The functioning of fictional minds and the representation of character bodies are research areas which have been investigated through several different theories and approaches. Fictional minds have been prominently analysed by scholars in the field of cognitive literary studies, Theory of Mind, or character studies, such as Alan Palmer, Lisa Zunshine, Vera Nünning, and many more. Fictional bodies are not frequently addressed in narratology (exceptions are e.g. Daniel Punday’s work on corporeal narratology or takes on character embodiment), but they have been investigated through several other lenses, e.g. cultural studies or disability studies. Furthermore, narratives in various genres deal with bodies and minds that challenge normative assumptions of physical and mental health.
In this volume, we will focus on the specific occurrences of non-normative bodies and minds and include research in which narrative theory meets narratives of the body, narratives of the mind and the common ground between them. Thus, we invite scholars to engage with the intersections between literary and cultural studies and the representations of non-normative bodies and minds.
Abstracts for essays should be linked to one of the following areas:
Theoretical Approaches from Literary or Cultural Studies to Representations of Non-Normative Bodies and Minds
- Cognitive, Cultural, Literary or Linguistic Intersections of Physical and/or Mental Health
We welcome contributions from different disciplines and research on various narrative media, particularly essays producing exemplary readings.
If you are interested in contributing an essay, send us an abstract of no more than 300 words to email@example.com. The deadline for submitting an abstract is July 15, 2021.

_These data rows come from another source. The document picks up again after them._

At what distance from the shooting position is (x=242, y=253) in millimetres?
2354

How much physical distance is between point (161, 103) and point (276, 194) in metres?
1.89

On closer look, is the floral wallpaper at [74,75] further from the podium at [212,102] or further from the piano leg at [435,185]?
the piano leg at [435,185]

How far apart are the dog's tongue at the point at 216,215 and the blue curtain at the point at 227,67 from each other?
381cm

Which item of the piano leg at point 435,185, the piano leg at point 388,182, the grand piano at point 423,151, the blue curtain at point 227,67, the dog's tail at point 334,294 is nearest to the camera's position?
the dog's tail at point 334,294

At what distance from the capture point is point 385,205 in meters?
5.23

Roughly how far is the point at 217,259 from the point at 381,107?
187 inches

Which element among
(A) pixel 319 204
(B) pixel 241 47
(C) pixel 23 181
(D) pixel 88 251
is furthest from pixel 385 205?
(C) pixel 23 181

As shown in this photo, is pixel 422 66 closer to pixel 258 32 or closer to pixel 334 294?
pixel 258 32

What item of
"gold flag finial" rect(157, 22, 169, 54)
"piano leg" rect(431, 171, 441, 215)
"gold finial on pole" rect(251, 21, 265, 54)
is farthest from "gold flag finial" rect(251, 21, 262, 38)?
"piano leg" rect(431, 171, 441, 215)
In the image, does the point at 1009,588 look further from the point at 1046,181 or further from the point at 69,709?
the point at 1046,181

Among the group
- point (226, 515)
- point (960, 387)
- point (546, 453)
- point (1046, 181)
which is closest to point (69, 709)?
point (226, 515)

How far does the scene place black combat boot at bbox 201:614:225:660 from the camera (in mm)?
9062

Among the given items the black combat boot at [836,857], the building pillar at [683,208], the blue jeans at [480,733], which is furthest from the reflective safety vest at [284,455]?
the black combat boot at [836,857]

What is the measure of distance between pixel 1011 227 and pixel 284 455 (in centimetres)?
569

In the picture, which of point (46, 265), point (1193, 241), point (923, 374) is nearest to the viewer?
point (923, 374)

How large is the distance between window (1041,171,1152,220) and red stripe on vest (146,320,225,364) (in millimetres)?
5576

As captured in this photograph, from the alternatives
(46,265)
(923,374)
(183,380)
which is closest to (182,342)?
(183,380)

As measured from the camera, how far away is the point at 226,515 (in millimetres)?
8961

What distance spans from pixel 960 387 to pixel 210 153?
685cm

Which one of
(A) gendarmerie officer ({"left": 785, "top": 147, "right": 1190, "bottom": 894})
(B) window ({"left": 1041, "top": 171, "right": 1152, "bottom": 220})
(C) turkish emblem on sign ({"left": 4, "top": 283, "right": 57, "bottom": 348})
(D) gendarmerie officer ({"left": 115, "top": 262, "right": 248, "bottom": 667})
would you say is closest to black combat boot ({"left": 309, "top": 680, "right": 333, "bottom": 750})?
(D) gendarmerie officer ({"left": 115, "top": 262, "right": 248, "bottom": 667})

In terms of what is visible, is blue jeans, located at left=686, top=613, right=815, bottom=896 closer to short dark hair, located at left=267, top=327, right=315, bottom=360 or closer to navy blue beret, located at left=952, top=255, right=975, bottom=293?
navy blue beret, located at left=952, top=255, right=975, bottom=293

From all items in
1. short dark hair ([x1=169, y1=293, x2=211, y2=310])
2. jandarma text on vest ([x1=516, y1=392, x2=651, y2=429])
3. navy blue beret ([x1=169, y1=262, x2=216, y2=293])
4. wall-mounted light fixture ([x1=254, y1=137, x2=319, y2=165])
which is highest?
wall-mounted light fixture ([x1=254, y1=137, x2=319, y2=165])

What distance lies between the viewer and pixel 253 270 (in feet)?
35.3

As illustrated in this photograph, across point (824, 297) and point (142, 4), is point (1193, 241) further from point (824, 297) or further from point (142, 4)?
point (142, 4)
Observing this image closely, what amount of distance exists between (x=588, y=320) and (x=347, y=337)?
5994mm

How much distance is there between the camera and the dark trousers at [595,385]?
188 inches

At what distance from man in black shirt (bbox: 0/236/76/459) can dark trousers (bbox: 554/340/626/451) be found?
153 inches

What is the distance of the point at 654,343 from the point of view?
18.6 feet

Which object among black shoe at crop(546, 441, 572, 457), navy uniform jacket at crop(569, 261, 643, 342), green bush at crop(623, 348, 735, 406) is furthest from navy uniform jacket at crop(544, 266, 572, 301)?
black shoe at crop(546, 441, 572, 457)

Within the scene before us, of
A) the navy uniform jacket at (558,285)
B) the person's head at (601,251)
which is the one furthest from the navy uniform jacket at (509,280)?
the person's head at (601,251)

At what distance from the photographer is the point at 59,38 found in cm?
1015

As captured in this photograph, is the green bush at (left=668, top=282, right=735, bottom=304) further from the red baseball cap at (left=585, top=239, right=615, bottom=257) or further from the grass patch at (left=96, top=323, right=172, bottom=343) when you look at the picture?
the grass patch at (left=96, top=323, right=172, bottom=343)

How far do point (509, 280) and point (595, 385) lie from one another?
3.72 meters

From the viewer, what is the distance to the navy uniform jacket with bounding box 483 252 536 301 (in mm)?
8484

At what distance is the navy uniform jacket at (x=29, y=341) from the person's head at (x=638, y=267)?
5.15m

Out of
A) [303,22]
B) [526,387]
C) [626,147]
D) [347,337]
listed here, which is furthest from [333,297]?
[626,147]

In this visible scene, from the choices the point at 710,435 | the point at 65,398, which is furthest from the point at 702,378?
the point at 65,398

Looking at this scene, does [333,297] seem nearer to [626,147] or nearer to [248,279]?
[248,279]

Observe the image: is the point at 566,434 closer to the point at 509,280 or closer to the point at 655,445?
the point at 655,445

Call for Papers: Second ACCELS Workshop - Interfaces of First- and Second-Generation Approaches in Cognitive Literary Studies
Online Workshop October 7-8, 2021
In contemporary cognitive literary studies, scholars differentiate between first- and second-generation approaches to human cognition. The former tend to look at the mind in isolation, comparable to a computer system. They focus on information processing and the creation of theories and models that make sense of mental representations and simulations. The latter shift their focus to the embodied mind, to the assumption that body and mind are interdependent. This interdependency also extends to the relation of interpersonal and environmental factors, and both, in combination with our sensorimotor actions, are taken into consideration to comprehend our mental processes in the production and reception of literature. It needs to be clarified whether questions of what it is like to have an experience or what happens in our mind-bodies while we read could also be investigated by the use of scientific methods from other disciplines, in particular empirical reader studies.
The debate surrounding first- and second-generation approaches has somewhat overstated the differences between their conceptualisations of the reading experience. The aim of the workshop, in contrast, is to explore the possibilities for mutual engagement and to address, e.g., the following questions:
How do reading reactions governed by the principles of 4e-cognition interact with the activation of knowledge structures, schemata and scripts?
What are the overlaps and what are the differences between 4e/4ea/6e/embodied/situated/distributed cognition?
What is the role of cultural models and simulators in text understanding?
How can the cognitive and affective aspects of the reading experience be traced through
combinations of first- and second-generation concepts?
What are the methodological consequences of first- and second-generation concepts,
respectively, and can there be mixed methods that take into consideration both approaches?
If you have further suggestions on topics connected with the interface of first- and second-generation cognitive approaches, we are happy to consider integrating them in the workshop.
The first ACCELS online workshop in 2020 has demonstrated the need for interdisciplinary dialogue and exchange over concepts, terms, and methods, and the second workshop will continue that dialogic mode. Instead of the standard paper-plus-discussion format, we will have short impulse statements in pre-organized groups followed by extended discussions.
If you are interested in this event, please send a short (ca. 350 words) summary of ideas, concepts or methods that you want to discuss to firstname.lastname@example.org by August 2, 2021.
We will approach participants again after having received all proposals with a preliminary schedule of the panels, and we will then bring panelists into contact with each other.